It is well known that data mining is a process of discovering unknown, hidden information from a large amount of data, extracting valuable information, and using the information to make important business decisions. And data mining has been developed into a new information technology, including regression, decision tree, neural network, fuzzy set, rough set, and support vector machine. This paper puts forward a rough set-based multiple criteria linear programming (RS-MCLP) approach for solving classification problems in data mining. Firstly, we describe the basic theory and models of rough set and multiple criteria linear programming (MCLP) and analyse their characteristics and advantages in practical applications. Secondly, detailed analysis about their deficiencies are provided, respectively. However, because of the existing mutual complementarities between them, we put forward and build the RS-MCLP methods and models which sufficiently integrate their virtues and overcome the adverse factors simultaneously. In addition, we also develop and implement these algorithm and models in SAS and Windows system platforms. Finally, many experiments show that the RS-MCLP approach is prior to single MCLP model and other traditional classification methods in data mining, and remarkably improve the accuracy of medical diagnosis and prognosis simultaneously.
Data mining has been used by many organizations to extract information or knowledge from large volumes of data and then use the valuable information to make critical business decisions. Consequently, analysis of the collected history data in data warehouse or in data mart can gain better insight into your customers and evaluation of the medical diagnosis and prognosis (Mangasarian et al., 1995), improve the quality of decision-making and effectively increase the opportunity of the curability for these vital illness.
From the aspect of methodology, data mining can be performed through association, classification, clustering, prediction, sequential patterns, and similar time sequences (Han & Kamber, 2001). For classification, data mining algorithms use the existing data to learn decision functions that map each case of the selected data into a set of predefined classes. Among various mathematical tools including statistics, decision trees, fuzzy set, rough set and neural networks, linear programming (Dantzig & Thapa, 1997; Pardalos & Hearn, 2005; Yosukizu, Hirotaki, & Tanino, 1985) has been initiated in classification for more than 20 years (Freed & Glover, 1981). Given a set of classes and a set of attribute variables, one can use a linear programming model to define a related boundary value separating the classes. Each class is then represented by a group of constraints with respect to a boundary in the linear program. The objective function minimizes the overlapping rate of the classes or maximizes the distance between the classes (Kou et al., 2003 and Shi et al., 2001). The linear programming approach results in an optimal classification. It is also flexible to construct an effective model to solve multi-class problems.

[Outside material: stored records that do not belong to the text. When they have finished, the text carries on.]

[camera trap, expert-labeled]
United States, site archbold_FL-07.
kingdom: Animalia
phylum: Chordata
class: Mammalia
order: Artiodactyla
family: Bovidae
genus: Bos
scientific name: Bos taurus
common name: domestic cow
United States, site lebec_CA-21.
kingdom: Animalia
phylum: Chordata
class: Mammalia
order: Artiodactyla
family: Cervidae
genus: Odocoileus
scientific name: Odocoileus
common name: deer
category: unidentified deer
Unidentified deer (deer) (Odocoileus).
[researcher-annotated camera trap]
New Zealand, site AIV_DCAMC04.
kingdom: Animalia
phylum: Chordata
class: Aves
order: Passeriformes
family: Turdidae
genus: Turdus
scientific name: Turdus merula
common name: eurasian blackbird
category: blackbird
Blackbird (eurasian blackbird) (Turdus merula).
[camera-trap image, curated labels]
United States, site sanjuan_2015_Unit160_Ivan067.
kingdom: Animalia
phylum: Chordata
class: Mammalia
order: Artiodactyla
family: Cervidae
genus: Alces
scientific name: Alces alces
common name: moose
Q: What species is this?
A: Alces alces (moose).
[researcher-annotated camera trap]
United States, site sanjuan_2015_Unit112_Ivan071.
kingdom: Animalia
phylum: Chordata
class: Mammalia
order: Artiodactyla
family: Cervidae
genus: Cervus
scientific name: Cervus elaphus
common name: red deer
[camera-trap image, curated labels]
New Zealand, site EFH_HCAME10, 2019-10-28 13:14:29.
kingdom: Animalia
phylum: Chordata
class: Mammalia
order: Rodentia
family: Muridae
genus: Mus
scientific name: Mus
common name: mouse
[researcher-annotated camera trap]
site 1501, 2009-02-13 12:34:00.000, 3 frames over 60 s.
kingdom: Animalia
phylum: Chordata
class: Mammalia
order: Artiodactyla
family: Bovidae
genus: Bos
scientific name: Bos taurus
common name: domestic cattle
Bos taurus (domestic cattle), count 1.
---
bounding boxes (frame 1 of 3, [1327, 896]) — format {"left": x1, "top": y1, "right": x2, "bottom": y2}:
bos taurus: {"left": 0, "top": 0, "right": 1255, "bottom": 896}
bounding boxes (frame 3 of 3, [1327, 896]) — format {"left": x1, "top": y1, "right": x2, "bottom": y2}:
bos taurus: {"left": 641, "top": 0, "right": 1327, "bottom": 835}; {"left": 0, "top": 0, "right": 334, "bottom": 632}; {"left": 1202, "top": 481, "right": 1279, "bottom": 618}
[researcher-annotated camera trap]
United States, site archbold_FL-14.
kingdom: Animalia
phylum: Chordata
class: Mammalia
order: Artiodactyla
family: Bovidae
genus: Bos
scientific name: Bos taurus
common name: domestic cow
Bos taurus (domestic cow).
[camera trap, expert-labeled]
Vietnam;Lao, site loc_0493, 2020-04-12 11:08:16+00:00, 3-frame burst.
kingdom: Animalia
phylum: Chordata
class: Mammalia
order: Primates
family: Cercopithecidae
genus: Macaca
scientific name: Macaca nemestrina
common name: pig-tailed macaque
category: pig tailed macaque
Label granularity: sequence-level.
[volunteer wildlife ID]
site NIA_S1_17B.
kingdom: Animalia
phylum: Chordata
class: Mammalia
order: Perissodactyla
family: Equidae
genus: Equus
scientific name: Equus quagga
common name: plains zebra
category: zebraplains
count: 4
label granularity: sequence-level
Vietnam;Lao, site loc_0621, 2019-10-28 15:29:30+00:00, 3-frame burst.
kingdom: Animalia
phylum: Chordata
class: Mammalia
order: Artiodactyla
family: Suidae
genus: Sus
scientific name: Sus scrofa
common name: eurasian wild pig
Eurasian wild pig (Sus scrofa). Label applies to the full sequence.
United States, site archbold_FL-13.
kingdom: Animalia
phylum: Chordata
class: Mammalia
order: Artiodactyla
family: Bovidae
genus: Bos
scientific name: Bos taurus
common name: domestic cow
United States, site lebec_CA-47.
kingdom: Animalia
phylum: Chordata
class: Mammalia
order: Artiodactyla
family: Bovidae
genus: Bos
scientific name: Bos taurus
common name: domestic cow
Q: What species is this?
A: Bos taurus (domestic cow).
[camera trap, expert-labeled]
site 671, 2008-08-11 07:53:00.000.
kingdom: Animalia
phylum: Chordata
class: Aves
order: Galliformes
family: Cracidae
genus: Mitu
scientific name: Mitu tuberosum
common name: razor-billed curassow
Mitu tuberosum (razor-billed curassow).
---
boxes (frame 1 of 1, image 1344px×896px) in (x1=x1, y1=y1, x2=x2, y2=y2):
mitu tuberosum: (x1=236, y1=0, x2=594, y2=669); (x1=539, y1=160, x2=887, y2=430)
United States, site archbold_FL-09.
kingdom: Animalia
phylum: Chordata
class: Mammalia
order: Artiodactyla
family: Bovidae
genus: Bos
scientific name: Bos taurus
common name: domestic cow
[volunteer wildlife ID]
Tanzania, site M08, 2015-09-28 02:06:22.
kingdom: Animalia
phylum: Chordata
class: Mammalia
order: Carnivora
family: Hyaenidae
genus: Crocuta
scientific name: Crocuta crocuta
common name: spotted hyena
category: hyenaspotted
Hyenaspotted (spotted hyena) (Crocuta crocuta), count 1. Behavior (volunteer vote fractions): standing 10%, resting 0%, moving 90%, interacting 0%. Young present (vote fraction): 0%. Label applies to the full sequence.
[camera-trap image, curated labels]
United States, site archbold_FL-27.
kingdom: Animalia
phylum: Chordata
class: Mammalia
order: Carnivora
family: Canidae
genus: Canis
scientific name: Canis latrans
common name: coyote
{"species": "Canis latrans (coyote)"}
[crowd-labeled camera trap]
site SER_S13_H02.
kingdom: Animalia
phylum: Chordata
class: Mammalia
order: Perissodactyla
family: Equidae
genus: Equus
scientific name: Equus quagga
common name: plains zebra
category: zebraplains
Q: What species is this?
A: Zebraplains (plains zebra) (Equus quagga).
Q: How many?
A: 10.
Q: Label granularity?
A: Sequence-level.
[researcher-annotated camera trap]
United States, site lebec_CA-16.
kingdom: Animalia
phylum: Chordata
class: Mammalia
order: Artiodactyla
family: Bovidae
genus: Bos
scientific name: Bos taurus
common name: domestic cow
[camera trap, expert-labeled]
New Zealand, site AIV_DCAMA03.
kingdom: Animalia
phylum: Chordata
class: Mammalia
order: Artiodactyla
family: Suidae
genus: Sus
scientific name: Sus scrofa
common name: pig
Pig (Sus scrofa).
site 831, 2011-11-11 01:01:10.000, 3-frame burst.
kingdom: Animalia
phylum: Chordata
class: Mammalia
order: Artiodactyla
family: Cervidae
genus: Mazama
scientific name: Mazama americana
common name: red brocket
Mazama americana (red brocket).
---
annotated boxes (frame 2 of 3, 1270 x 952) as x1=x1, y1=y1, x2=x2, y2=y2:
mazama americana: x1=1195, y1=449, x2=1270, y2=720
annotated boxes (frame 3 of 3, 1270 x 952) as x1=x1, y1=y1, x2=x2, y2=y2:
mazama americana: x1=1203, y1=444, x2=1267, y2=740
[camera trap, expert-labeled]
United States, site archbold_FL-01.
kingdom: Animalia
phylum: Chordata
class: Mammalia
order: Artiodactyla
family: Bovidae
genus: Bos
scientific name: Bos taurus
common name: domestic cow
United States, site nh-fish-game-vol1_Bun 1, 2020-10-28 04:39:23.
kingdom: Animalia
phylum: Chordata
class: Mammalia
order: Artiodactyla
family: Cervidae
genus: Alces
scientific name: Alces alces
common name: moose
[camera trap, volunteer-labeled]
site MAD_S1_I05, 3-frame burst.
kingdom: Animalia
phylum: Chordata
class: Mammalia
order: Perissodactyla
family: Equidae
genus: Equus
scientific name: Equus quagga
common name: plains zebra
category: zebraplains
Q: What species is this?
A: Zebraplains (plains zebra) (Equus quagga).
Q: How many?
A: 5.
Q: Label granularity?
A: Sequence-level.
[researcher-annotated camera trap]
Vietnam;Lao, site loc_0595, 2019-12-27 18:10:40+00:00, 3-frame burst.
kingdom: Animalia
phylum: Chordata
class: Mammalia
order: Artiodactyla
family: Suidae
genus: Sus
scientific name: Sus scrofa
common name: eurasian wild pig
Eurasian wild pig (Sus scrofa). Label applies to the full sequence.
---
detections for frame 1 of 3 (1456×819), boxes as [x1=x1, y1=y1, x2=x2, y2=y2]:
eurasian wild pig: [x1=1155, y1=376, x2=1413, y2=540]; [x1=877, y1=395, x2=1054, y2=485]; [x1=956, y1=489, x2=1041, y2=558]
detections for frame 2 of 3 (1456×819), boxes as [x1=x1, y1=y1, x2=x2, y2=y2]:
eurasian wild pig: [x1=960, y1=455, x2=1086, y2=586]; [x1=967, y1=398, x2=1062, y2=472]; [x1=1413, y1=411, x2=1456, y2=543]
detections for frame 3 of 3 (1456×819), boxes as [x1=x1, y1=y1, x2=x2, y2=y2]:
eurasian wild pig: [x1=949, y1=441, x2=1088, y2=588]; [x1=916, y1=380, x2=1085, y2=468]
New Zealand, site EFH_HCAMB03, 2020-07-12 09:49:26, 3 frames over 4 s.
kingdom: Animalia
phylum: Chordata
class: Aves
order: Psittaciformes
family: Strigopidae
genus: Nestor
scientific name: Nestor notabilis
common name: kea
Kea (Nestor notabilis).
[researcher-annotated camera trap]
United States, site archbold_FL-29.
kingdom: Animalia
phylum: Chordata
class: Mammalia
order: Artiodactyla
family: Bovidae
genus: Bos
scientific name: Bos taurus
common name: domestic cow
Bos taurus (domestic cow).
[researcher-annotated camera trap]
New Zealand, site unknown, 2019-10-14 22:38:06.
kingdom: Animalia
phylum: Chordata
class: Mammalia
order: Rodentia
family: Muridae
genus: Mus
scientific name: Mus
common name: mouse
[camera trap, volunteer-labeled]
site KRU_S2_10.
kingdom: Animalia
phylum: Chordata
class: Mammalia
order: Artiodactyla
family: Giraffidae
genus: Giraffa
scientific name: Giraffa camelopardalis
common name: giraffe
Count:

However, the MCLP model is not good at dimensional reduction and at removing information redundancy, especially facing many attributes with a large number of data. To our joy, rough set can find the minimal attribute set and efficiently remove redundant information (Pawlak, 1982). Consequently, the developing approach of RS-MCLP to data mining is promising to overcome these disadvantages.
In this paper, we will give a full description of the rough set-based MCLP method and model for classification in data mining. First a detailed introduction of MCLP model and rough set in the related work section is given, including the algorithms of the MCLP model, rough set for feature selection and their virtues of classification. Then we put forth the methodology of the rough set-based MCLP model after the analysis of their deficiencies, respectively, and implement the combinational model in SAS and Windows platform. And then we describe the advantages of the RS-MCLP model. Finally we present a comprehensive example in different data set and experimental conclusions.
This paper provides a new data mining model and its applications in the different decision systems or tables, and experiments show that the rough set-based MCLP model for classification is prior to the single MCLP model and rough set method. That is to say, after the rough set attribute reduction and removing its redundant information, the speed and the performance of MCLP model will be considerably improved and increased. As far as the medical diagnosis and prognosis are concerned, the model considerably enhances the accuracy of classification and prediction. Besides, we plan to implement a rough set-based fuzzy MCLP model for classification, and attempt to extend it to regression methods or unsupervised learning approaches in the future.